■ Die Anderen
: "La Stampa", "Liberation", "The Guardian" zu Öcalan / "ABC" zu den Kosovo-Verhandlungen

Über die Videoaufnahmen des gefangenen Öcalan schreibt die liberale Zeitung „La Stampa“ (Turin): Es gibt Bilder, die Geschichte gemacht haben. Es gibt ein Foto von Alberto Korda, das Ernesto Che Guevara zeigt und zu einer positiven Ikone des Rebellen wurde. (...) Die Aufnahme von PKK-Chef Öcalan in Handschellen und mit verbundenen Augen vor der türkischen Flagge ist ein Schlag in den Magen. Wenn er mit Recht verhaftet wurde – dieses Foto hat die Macht, dies auszulöschen und der Geschichte ein Bild der Barbarei zu hinterlassen. Mit einem erschwerenden Umstand: Das Foto von Guevara war ein Schnappschuß. Dies aber ist Propagandamaterial einer Regierung, die sich als demokratisch bezeichnet.

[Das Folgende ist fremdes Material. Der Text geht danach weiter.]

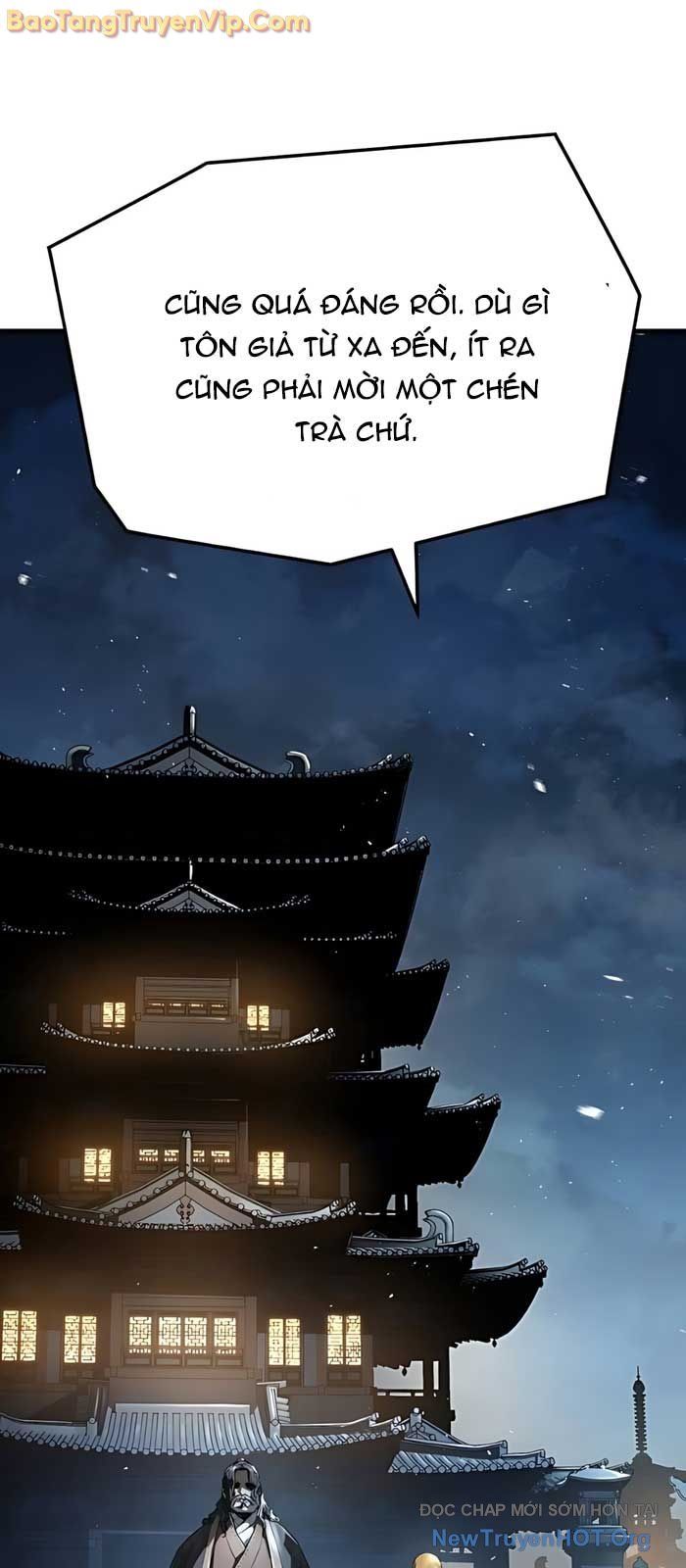 Tuyệt Thế Hồi Quy - Chapter 60 - Page 10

Die linksliberale französische Zeitung „Libération“ zum Verfahren gegen Öcalan: Trotz der Zusagen des türkischen Ministerpräsidenten Bülent Ecevit für einen fairen Prozeß bleiben große Zweifel an der Rechtmäßigkeit des eingeleiteten Verfahrens gegen den kurdischen Rebellenführer, der von Ankara als Staatsfeind Nummer eins betrachtet wird.

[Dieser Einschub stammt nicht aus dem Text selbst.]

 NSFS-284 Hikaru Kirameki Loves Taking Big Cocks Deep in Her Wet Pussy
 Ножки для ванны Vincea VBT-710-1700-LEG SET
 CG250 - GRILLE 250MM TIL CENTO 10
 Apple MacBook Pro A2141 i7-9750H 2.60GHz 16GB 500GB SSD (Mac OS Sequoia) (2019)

Für die großen Medien ist die Sache bereits aufgegangen: Abdullah Öcalan als Chef einer „blutigen Terrororganisation“ verdiene die Höchststrafe, also die Todesstrafe. (...). Die türkischen Behörden sagen, sie hätten von niemandem eine Lektion entgegenzunehmen, und einige Signale (...) lassen keinen Zweifel an einem sehr schnellen Prozeß.

Die linksliberale Zeitung „The Guardian“ zum gleichen Thema: Es ist während der Öcalan-Krise nun unerläßlich, daß die Türkei erkennt, daß ihre langfristigen Interessen eine symbolische Westintegration erfordern. Und das bedeutet, daß die Türkei anerkennt, daß das Gerichtsverfahren gegen Öcalan ein Gegenstand des internationalen Interesses ist. Ein ordentlicher Prozeß ist selbst unter den schwierigen Umständen eines Bürgerkrieges ein Menschenrecht. Die Türken haben einen taktischen Sieg errungen. Was man in Ankara nun braucht, ist ein Blick für Strategie. Kein Großmut, sondern eine klare Sicht des nationalen Interesses. Und das liegt darin, daß ausländische Beobachter zugelassen werden.

Zu den Kosovo-Verhandlungen auf Schloß Rambouillet schreibt die konservative spanische Zeitung „ABC“: Die Unnachgiebigkeit des jugoslawischen Präsidenten (Slobodan) Milošević, die brutale Unterdrückung der Kosovo-Albaner und die lauwarme Reaktion Europas sind die Ursachen eines Konflikts, der an diesem Samstag in Bombenangriffen der Nato ausarten könnte. Dies wäre eine unglückliche Lösung, die nur mit großer Besorgnis betrachtet werden kann. Aber Milošević ist es, der dafür geradestehen müßte. Zwischen der Absage Rußlands an einen Militäreinsatz und der Entsendung von US-Kampfflugzeugen liegt ein Pulverfaß, das in einigen Stunden im Balkanherzen Europas explodieren könnte.